Stated exercise: Carry on the forum discussion about comparator circuits below, starting after its last line.

The comparator solution as drawn (both of them) require a split power rail. Otherwise the +ve input is never going to be able to go below the -ve one to switch the comparator.

For a single rail solution:-
It is better if the -ve input is wired to a mid point between +5V and ground provided by a potential divider of two equal resistors, of say 10K.



dc42


The comparator solution as drawn (both of them) require a split power rail. Otherwise the +ve input is never going to be able to go below the -ve one to switch the comparator.


The LM193 has a common mode input range that includes ground, because the input is a PNP emitter follower. The comparator in my circuit will quite happily switch when the inverting input goes negative by a few millivolts, which will happen when the input goes below -0.25v.
Formal verification of safety-critical software, software development, and electronic design and prototyping. See http://www.eschertech.com. Please do not ask for unpaid help via PM, use the forum.

Thanks for the explanation dc42.

About your circuit, I didn't understood the diodes protection very well.
You connected two diodes "inverted" to each other between the comparator inputs?
Isn't it just like wiring the inputs together? How does that work?

dc42


Thanks for the explanation dc42.

About your circuit, I didn't understood the diodes protection very well.
You connected two diodes "inverted" to each other between the comparator inputs?
Isn't it just like wiring the inputs together? How does that work?


A regular silicon diode doesn't start to conduct until it has about 0.6v forward voltage. So the diodes limit the voltage on the noninverting input to about +/- 0.6v. The comparator needs only a few millivolts between its inverting and noninverting inputs to make it switch state.
Formal verification of safety-critical software, software development, and electronic design and prototyping. See http://www.eschertech.com. Please do not ask for unpaid help via PM, use the forum.

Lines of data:

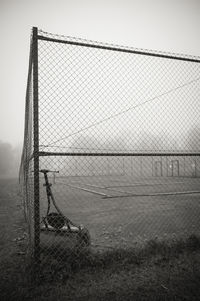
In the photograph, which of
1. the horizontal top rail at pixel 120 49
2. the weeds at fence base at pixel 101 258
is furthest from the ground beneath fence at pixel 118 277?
Answer: the horizontal top rail at pixel 120 49

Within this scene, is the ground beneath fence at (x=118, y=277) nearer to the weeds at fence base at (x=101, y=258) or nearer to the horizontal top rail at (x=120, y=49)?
the weeds at fence base at (x=101, y=258)

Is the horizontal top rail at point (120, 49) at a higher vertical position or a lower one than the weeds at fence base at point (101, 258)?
higher

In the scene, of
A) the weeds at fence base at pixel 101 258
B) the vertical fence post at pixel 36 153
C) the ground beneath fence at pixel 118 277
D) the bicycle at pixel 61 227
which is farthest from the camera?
the bicycle at pixel 61 227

Solved exercise:
Hi again,
First, thank you all for your help.

It didn't work well with either schematics here had here, there was too much noise, specially at low RPMs.
So I followed the links posted by ams0178 to add hysteresis, and this the schematic I got working pretty fine (at first).


As I explained in my 1st post, my goal is to control the speed of a motor by controlling the supply of the injection pump.
When I hookup the rest of the circuit I got (schematic bellow) to control the pump, instead of via an external adjustable power supply.
There was some kind of interference and my rpm reading got crazy (much higher than the real), so I guessed more noise :-/
Then I started looking at the signals in the oscilloscope, but when I connected the oscilloscope to the sensor pins the noise got "filtered" somehow.
I don't understand this, but it was always reproducible. When the oscilloscope is connected on the sensor leads (along with my circuit), the RPM reading is fine. If I disconnect it, it goes crazy.

Here is the "power" part of my circuit:


Can someone explain why this is happening? (and hopefully a solution that is not leave the oscilloscope connected :D)

Grumpy_Mike

Well I can't see any decoupling capacitors in the circuit. A scope lead has a small capacitance and that is acting as a bit of decoupling.
http://www.thebox.myzen.co.uk/Tutorial/De-coupling.html

dc42


It didn't work well with either schematics here had here, there was too much noise, specially at low RPMs.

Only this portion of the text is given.